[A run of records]
· · ·

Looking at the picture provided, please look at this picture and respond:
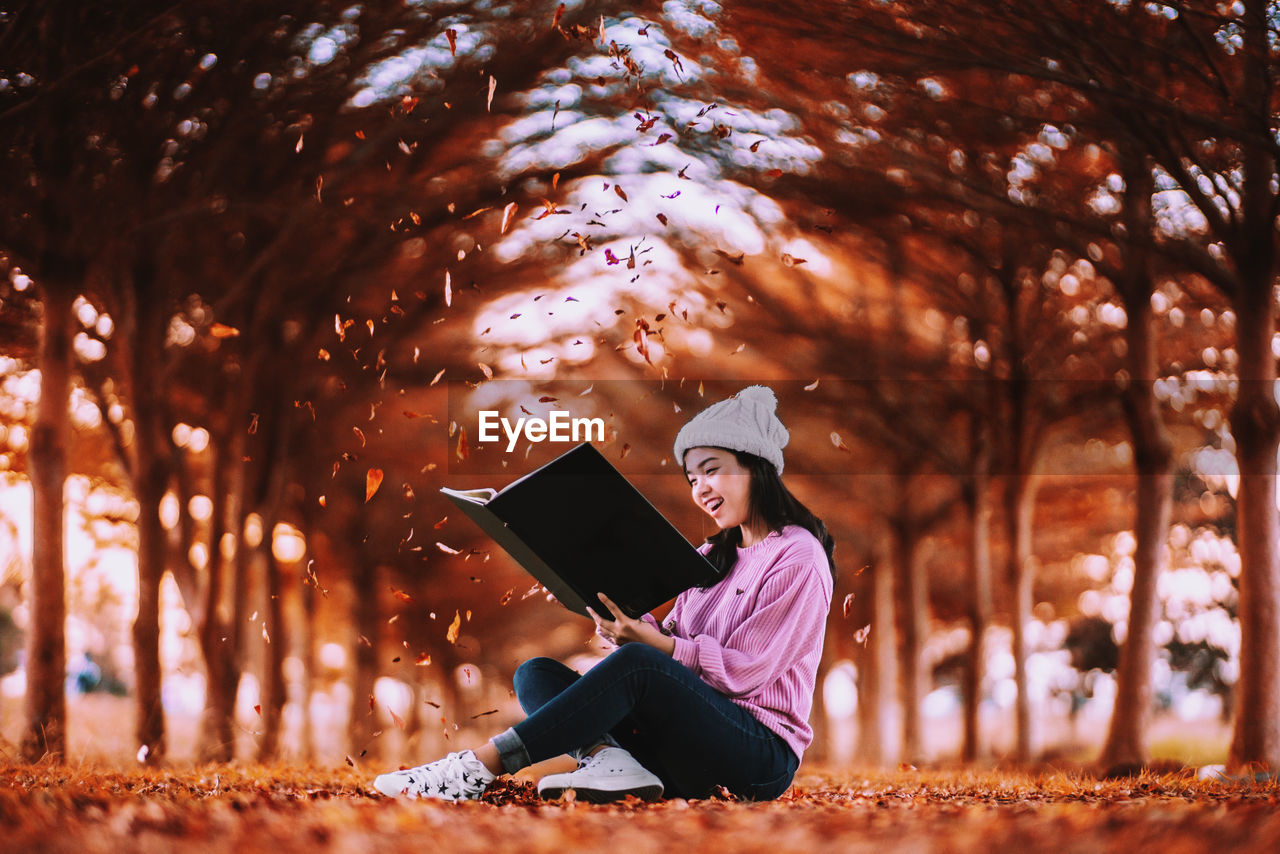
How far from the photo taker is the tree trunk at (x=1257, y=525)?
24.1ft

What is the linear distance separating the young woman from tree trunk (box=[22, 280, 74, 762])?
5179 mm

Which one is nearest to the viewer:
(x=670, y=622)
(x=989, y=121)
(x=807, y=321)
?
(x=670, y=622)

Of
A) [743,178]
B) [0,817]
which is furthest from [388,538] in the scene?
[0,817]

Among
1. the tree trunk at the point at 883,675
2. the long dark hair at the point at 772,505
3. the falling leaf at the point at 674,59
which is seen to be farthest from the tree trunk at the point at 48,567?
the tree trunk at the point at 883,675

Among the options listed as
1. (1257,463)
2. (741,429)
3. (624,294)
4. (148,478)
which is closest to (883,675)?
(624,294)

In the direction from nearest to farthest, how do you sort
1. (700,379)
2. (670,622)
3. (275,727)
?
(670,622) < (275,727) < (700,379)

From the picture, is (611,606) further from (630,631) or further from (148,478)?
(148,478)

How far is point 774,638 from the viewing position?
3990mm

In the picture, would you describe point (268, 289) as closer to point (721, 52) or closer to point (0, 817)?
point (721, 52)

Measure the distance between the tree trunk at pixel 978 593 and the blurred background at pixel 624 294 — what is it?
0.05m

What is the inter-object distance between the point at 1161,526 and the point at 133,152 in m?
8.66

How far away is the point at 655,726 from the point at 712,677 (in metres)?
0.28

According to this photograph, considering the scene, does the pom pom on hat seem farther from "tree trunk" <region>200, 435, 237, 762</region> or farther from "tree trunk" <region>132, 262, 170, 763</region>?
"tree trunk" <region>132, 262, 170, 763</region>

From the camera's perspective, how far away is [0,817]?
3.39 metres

· · ·

Reproduce every one of the lines above word for word, omitting the picture.

Looking at the picture provided, please look at this picture and respond:
How far from the photo taker is the tree trunk at (x=1257, y=525)?
24.1ft

What is the linear distance separating the young woman from tree trunk (box=[22, 280, 74, 762])?
5179 mm

Which one is nearest to the viewer:
(x=670, y=622)
(x=989, y=121)
(x=807, y=321)
?
(x=670, y=622)

Of
A) [743,178]
B) [0,817]
which is furthest from [388,538] in the scene?
[0,817]

Among
1. the tree trunk at the point at 883,675
2. the long dark hair at the point at 772,505
3. the falling leaf at the point at 674,59
which is seen to be farthest from the tree trunk at the point at 48,567?
the tree trunk at the point at 883,675

Among the options listed as
1. (1257,463)
2. (741,429)
3. (624,294)
4. (148,478)
which is closest to (883,675)?
(624,294)

In the direction from nearest to farthest, how do you sort
1. (700,379)
2. (670,622)
3. (275,727)
?
(670,622) < (275,727) < (700,379)

From the picture, is (611,606) further from (630,631) or further from (148,478)?
(148,478)

How far is point 774,638 from the viewing position?
3990mm

In the picture, would you describe point (268, 289) as closer to point (721, 52) or closer to point (0, 817)?
point (721, 52)

Measure the distance between the tree trunk at pixel 978 593 and the blurred background at pixel 624 294 — what is it?
0.05m

What is the inter-object distance between the point at 1161,526 and the point at 133,152 in m?
8.66

How far away is the point at 655,726 from the point at 712,677 (in metres)?
0.28

According to this photograph, considering the scene, does the pom pom on hat seem farther from "tree trunk" <region>200, 435, 237, 762</region> or farther from "tree trunk" <region>132, 262, 170, 763</region>?
"tree trunk" <region>132, 262, 170, 763</region>

From the camera's perspective, how far away is [0,817]?
3.39 metres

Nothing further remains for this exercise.